Module 13: Introduction to Normal Probability Distributions

Key Concepts

• Z-Score: A standardized score that translates the distance between an x-value and the mean into standard deviation units. It represents how many standard deviations an x-value is from the mean.

• Standard Normal Distribution: A normal probability distribution of z-scores with a mean of 0 and a standard deviation of 1.

Understanding Standardization

• Transformation to Z-Scores: Every x-value in a normal probability distribution can be translated into a z-score.
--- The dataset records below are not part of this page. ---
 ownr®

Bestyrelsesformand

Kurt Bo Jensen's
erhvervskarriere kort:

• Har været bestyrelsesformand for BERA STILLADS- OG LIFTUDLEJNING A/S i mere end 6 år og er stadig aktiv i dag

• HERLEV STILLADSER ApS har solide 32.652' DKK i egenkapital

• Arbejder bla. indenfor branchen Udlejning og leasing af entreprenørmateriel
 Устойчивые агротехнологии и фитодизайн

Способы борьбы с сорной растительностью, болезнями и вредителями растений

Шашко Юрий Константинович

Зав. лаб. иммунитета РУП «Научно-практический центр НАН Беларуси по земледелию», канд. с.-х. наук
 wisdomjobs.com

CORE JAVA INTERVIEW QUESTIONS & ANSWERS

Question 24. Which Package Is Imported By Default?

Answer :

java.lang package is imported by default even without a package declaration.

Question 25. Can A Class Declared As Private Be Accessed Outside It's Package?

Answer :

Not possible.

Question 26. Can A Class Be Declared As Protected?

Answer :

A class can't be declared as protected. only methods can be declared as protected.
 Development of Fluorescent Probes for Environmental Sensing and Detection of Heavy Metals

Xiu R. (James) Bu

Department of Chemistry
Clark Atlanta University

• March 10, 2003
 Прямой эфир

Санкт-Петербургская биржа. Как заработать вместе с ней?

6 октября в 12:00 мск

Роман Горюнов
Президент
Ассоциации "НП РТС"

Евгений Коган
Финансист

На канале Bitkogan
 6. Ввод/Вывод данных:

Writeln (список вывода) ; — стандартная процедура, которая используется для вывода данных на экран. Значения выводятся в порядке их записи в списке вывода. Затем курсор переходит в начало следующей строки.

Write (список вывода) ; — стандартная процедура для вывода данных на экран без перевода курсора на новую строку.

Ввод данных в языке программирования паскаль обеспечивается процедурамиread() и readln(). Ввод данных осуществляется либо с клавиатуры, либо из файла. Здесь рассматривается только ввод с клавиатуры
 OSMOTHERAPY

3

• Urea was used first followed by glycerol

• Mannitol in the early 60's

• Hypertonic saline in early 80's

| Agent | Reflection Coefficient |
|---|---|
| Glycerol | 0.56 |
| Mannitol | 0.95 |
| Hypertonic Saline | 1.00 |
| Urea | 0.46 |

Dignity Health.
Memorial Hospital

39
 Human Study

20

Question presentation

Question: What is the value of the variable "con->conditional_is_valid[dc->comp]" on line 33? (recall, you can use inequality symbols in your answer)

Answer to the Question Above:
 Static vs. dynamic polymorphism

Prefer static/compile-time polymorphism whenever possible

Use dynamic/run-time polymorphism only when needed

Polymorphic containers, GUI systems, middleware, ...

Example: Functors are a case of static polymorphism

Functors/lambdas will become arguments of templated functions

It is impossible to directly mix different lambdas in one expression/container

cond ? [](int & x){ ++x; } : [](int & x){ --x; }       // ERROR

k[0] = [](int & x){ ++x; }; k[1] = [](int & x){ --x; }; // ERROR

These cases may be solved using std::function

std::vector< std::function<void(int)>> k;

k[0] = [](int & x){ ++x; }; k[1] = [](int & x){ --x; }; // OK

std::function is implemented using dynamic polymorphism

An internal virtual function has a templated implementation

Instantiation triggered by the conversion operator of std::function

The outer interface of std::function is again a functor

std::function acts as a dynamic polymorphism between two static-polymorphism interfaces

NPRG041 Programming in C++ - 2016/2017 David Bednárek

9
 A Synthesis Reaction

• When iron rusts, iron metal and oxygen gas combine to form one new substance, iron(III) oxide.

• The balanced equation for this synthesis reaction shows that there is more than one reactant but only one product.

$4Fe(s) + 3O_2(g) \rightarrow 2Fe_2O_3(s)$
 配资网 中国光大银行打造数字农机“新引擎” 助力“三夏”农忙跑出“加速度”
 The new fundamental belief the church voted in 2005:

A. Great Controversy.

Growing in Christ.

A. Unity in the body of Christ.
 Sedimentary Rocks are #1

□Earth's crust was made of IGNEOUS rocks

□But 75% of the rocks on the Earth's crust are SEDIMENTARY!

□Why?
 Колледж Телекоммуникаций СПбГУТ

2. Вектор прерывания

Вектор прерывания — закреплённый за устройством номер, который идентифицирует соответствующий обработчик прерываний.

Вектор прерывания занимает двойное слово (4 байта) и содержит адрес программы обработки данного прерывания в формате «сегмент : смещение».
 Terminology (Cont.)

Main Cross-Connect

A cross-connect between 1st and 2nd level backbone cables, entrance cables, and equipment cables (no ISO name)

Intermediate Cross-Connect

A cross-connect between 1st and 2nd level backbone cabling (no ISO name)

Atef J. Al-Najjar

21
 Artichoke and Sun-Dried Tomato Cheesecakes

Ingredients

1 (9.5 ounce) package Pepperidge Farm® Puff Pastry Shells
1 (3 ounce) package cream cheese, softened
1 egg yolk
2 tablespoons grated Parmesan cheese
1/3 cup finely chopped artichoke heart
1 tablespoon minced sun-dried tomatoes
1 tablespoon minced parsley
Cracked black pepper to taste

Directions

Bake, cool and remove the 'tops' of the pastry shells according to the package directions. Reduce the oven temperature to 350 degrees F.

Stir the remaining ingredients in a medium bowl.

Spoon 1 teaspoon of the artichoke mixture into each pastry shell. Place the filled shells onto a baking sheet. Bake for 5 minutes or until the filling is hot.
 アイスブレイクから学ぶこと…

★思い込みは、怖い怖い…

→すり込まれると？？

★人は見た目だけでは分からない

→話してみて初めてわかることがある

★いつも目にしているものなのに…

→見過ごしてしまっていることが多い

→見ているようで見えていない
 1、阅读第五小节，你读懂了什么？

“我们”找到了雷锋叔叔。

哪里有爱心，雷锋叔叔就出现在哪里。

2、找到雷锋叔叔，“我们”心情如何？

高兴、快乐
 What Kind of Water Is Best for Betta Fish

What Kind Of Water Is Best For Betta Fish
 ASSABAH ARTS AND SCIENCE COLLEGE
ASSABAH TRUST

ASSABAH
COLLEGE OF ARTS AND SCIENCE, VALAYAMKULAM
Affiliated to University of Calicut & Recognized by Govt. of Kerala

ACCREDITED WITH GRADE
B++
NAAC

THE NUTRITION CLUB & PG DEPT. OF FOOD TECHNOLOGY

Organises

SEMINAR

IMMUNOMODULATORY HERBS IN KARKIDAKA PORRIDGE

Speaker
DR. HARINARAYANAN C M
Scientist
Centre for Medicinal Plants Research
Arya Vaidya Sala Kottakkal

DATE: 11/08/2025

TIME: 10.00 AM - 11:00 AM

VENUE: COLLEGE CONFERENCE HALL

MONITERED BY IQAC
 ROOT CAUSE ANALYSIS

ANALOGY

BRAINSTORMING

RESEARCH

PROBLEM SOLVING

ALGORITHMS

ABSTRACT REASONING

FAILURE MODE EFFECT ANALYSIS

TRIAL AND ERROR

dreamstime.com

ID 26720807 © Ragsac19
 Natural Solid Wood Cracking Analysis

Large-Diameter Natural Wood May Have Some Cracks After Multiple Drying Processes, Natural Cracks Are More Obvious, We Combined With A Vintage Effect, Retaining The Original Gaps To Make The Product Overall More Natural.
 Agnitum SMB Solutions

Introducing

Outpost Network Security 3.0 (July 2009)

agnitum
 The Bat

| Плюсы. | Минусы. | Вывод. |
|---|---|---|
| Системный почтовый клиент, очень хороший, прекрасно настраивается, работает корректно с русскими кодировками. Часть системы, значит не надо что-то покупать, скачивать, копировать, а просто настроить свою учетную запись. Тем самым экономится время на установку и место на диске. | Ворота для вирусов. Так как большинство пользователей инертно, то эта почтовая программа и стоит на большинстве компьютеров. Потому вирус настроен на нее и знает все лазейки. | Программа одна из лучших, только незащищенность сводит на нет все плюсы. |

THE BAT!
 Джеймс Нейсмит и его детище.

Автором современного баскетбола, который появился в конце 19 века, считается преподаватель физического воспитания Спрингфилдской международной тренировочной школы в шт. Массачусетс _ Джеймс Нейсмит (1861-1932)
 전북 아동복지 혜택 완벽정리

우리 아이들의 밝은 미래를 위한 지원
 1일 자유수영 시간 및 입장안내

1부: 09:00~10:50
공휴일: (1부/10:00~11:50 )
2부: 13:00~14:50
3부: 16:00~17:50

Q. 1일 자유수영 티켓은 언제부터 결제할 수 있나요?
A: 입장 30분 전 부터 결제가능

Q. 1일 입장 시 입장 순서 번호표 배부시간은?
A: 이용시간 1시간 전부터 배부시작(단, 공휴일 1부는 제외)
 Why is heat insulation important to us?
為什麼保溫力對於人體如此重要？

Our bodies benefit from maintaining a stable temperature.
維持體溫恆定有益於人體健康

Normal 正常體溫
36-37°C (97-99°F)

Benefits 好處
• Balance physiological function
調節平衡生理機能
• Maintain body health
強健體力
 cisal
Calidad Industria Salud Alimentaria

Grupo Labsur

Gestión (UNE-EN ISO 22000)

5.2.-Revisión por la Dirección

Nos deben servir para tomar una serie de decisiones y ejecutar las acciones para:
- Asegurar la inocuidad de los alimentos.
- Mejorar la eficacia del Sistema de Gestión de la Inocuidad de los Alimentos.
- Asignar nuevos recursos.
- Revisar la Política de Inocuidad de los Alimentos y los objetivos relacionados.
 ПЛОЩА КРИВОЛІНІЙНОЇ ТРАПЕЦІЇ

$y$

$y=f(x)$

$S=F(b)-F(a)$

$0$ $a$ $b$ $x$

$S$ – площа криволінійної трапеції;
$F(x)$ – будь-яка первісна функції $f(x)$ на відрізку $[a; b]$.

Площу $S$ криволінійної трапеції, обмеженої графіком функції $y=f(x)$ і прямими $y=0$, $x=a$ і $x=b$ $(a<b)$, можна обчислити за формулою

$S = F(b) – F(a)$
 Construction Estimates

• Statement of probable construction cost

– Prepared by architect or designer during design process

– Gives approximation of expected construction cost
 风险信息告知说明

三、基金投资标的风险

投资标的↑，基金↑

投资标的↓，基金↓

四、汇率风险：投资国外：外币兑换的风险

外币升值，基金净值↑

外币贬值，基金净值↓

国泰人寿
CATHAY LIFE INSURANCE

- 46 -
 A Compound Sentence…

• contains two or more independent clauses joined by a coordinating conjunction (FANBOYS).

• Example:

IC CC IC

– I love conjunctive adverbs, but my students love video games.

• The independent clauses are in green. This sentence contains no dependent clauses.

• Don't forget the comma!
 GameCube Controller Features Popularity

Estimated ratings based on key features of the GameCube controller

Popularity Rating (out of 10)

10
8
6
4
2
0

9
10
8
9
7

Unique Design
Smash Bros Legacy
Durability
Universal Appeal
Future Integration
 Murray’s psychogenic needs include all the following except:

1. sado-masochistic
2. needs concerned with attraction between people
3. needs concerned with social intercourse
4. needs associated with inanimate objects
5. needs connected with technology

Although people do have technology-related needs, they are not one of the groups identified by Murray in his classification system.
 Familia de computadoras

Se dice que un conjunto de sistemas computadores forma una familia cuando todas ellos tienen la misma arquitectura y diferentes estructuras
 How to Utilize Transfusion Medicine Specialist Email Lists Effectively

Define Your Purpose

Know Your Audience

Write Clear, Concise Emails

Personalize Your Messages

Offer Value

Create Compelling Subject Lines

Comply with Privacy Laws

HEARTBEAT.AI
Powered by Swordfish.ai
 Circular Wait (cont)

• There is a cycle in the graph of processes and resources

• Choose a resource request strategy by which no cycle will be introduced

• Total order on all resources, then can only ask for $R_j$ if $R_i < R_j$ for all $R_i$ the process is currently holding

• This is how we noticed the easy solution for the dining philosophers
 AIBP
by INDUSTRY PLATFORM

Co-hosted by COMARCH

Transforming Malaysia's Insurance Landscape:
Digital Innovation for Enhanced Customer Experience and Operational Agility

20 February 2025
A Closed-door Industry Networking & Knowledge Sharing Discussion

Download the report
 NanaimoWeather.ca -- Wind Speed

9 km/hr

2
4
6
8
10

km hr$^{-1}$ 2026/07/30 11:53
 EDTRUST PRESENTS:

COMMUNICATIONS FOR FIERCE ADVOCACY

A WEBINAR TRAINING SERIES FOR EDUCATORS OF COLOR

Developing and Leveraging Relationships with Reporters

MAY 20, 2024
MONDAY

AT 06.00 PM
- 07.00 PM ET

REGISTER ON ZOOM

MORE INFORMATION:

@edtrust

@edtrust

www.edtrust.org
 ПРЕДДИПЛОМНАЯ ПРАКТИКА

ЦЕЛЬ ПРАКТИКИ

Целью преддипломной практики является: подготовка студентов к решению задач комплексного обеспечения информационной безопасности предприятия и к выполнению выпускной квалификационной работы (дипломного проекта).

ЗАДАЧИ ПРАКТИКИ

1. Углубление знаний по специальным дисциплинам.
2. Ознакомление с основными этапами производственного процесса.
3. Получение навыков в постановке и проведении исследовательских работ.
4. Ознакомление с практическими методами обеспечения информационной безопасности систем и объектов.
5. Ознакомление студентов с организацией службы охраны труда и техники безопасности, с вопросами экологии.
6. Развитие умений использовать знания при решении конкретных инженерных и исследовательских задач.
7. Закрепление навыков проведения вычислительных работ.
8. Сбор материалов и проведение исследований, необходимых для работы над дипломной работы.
This moves the distribution to have a mean of 0 and a standard deviation of 1.

• Example: Comparing normal probability curves:

  • Foot Lengths: Normal probability curve with a mean of 11 inches and a standard deviation of 1.5 inches.
  • Standard Normal Curve: Mean of 0 and a standard deviation of 1.

Key Properties

• Mean and Standard Deviation:

  • Mean: The z-score is 0 for the mean of x.
  • Standard Deviation: Z-score of 1 for values one standard deviation above the mean, and -1 for values one standard deviation below.

• Area Under the Curve: Both the normal probability distribution and the standard normal distribution have an area under the curve equal to one.

Using Z-Scores

• Finding Probabilities:
  • The probability of x being greater or less than a certain value is equal to the probability of the z-score being greater or less than the corresponding z-score.
  • Example: For x = 13, z = 1.33, the probability for x > 13 is the same as for z > 1.33.

Historical Context

• Use of Z-Scores: Historically, statisticians used z-scores and standard normal curves to simplify probability calculations due to the limitations of technology and reliance on tables.

• Current Practice:

  • Modern technology, like statistical software, eliminates the need for standardization to find probabilities.
  • Tools like StatCrunch allow direct input of mean and standard deviation to calculate probability, bypassing the z-score calculation.

Educational Perspective

• Despite technological advances, statistics education still teaches the use of the standard normal curve, even though it's often redundant in practice due to available tools.